**Rows from a dataset:**
________________
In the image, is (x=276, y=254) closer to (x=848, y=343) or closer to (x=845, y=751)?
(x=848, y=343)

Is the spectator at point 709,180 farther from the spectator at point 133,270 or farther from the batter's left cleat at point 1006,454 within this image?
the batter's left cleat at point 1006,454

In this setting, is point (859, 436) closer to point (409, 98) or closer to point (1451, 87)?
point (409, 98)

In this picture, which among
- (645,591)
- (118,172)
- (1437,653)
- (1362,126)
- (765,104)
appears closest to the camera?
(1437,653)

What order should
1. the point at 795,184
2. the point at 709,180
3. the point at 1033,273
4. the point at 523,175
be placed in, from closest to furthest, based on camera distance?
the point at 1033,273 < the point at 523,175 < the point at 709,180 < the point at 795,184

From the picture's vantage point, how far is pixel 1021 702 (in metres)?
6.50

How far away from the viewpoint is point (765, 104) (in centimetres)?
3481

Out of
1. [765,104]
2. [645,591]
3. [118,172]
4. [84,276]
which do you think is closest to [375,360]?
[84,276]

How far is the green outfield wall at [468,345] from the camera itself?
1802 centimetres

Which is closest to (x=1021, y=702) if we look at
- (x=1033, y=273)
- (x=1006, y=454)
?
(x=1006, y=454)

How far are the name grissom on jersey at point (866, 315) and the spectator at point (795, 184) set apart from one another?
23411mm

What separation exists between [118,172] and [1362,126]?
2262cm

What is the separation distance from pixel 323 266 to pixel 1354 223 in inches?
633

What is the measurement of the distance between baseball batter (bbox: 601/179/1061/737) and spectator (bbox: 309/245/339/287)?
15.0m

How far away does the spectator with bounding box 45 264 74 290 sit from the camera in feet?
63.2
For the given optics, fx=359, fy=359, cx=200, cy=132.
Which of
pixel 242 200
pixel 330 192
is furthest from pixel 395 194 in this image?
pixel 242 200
________________
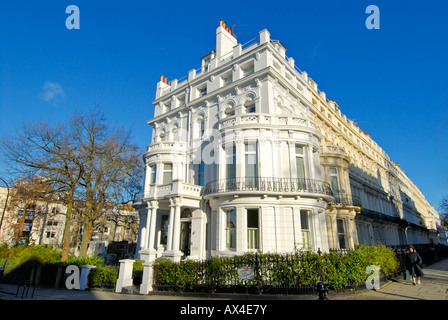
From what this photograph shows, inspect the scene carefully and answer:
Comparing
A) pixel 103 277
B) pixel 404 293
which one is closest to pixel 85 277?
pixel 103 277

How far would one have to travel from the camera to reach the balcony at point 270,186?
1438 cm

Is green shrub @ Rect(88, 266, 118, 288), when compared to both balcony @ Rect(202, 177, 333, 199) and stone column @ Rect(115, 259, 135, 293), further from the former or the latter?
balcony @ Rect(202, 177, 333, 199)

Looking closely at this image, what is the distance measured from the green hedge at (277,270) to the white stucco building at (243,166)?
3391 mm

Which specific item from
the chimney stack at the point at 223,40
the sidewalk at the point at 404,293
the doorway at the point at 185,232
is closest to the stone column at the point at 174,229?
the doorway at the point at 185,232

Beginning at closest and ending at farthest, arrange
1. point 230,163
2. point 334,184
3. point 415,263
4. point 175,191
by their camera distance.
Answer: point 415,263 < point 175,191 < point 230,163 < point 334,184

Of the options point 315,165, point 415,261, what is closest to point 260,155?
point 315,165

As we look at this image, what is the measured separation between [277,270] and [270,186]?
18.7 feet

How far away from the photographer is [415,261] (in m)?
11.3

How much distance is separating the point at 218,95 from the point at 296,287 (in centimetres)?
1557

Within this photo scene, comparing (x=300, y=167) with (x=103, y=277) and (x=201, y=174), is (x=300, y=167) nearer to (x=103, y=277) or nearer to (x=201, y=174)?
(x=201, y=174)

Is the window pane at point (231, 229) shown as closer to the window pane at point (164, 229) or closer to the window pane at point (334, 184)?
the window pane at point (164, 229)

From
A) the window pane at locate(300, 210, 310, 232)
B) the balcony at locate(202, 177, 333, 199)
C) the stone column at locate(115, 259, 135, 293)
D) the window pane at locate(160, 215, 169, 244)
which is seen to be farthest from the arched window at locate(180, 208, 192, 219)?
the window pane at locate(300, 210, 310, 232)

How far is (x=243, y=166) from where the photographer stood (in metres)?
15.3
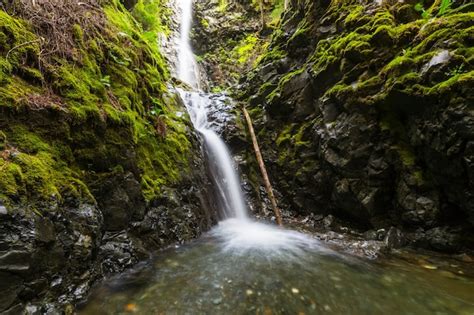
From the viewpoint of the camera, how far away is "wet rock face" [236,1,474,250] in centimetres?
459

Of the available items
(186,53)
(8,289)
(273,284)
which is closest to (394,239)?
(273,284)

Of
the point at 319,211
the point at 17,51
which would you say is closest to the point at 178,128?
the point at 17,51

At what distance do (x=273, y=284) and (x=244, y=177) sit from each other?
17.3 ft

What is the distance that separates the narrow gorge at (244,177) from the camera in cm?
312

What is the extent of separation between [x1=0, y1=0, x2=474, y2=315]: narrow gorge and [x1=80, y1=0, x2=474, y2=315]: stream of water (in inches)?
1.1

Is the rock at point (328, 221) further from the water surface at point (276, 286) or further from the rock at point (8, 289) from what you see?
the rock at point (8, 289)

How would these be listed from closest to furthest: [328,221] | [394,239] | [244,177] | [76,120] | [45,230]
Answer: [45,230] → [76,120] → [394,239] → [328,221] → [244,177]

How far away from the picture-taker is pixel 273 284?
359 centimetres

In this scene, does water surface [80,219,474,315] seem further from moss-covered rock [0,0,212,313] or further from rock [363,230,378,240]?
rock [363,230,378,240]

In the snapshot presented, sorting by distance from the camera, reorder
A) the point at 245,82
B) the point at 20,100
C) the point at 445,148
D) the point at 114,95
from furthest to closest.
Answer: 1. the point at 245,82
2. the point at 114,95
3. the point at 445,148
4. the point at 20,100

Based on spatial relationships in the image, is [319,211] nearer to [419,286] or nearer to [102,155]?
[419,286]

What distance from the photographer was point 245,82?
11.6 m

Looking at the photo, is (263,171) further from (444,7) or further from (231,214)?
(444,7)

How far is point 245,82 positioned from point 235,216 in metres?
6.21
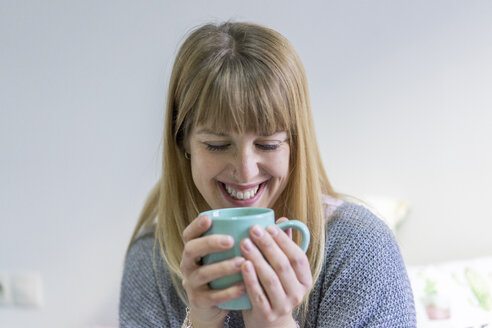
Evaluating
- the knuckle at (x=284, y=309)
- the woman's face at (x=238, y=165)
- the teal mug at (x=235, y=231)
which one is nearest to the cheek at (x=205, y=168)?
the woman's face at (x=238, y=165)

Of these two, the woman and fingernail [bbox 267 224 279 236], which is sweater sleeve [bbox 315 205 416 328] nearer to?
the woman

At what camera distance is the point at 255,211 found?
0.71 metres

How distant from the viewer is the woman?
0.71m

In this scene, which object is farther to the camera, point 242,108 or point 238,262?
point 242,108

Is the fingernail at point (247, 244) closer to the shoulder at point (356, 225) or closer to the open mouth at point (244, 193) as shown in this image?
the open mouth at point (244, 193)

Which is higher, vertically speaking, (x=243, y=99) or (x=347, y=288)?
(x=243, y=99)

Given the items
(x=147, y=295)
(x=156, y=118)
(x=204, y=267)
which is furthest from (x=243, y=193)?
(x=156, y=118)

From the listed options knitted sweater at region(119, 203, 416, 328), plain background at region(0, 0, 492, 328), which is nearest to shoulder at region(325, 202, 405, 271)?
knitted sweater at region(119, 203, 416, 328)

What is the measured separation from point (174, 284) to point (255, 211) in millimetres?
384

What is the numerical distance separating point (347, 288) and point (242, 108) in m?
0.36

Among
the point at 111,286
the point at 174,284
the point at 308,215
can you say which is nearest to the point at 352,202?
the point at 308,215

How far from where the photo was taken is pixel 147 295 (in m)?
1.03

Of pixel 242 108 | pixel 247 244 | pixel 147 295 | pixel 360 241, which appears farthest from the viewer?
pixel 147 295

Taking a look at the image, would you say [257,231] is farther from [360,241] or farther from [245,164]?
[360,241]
________________
**Exercise prompt:**
Copy every line of the entries that contains the word "open".

**Answer in full:**
Is the fingernail at point (247, 244) closer to the shoulder at point (356, 225) or closer to the open mouth at point (244, 193) as shown in this image?
the open mouth at point (244, 193)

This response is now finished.